05 June 2014

Data management bookshelf: Corti et al, Managing and Sharing Research Data: A Guide to Good Practice (2014)

I have a few books currently on my professional to-read list that I thought I would share during #blogjune. It would be even better if I could write some actual reviews of these books, but in the meantime...

Corti, Louise, Veerle Van den Eynden, Libby Bishop, and Matthew Woollard. 2014. Managing and Sharing Research Data: A Guide to Good Practice. Thousand Oaks, CA: SAGE Publications Ltd.

The UK Data Archive is one of the best resources around for data management advice and training materials. I visit their site often for inspiration, not just in terms of content but also in terms of how they communicate. Their Managing and Sharing Data: Best Practice for Researchers is one of the most comprehensive and well-written guides targeted at researchers that you will find.

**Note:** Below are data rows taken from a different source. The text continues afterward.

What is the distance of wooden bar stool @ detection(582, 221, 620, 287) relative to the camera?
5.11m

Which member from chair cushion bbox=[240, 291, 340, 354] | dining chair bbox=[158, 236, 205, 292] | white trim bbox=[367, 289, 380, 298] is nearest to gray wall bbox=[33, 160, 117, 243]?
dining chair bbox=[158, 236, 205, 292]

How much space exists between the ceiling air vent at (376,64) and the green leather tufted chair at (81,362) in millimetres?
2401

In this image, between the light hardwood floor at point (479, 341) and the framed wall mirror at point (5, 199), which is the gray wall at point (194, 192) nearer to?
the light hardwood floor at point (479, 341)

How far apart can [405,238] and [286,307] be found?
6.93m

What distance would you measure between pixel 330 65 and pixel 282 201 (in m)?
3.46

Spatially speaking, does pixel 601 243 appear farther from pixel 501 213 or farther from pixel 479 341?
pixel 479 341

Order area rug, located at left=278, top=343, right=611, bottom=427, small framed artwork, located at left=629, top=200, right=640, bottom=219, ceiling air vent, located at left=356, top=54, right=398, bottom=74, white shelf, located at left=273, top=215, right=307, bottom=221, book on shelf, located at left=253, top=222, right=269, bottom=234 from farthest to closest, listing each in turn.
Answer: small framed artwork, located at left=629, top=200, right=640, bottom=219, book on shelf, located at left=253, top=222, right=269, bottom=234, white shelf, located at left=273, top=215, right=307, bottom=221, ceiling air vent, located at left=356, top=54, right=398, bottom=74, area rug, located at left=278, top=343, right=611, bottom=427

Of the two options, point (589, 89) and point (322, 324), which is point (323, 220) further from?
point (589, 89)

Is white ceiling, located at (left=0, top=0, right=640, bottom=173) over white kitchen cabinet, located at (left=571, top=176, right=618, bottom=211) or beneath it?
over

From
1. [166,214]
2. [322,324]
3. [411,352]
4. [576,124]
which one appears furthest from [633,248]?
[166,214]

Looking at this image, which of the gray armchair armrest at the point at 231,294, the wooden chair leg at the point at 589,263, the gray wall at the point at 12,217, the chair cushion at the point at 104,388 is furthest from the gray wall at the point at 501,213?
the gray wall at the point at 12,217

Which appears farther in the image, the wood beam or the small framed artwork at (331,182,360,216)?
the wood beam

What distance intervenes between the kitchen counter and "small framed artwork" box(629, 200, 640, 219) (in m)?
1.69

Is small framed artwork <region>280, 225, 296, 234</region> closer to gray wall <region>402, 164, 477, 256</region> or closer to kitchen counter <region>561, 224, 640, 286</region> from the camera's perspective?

It is also definitely the most attractive and leaves most data management related documents, LibGuides and websites looking pretty shabby in comparison. 

I have high hopes for this new book, based on the quality of previous things produced by these authors. If the new book is similar to other products associated with the UK Data Archive, it should have a strong focus on the social sciences, which provides a nice antidote to the usual bias towards the hard sciences. I'm also expecting it to have a strong UK and European focus. In practice, this means that not all of the advice may be relevant to the Australian context, particularly in terms of research funder policy and legal and regulatory aspects (e.g. copyright legislation). At well over 200 pages though, this book must be much more than simply an expansion of the previously published guide for researchers, so hopefully there will be some interesting comparisons and contrasts for those of us in Australasia. 

There is also a great-looking companion website to the book hosted by the UK Data Archive. A comprehensive list of links is provided to learning activites, templates and data collections, broken down by the relevant chapter in the book. I can see myself spending quite a bit of time not only with this book, but also exploring the related resources.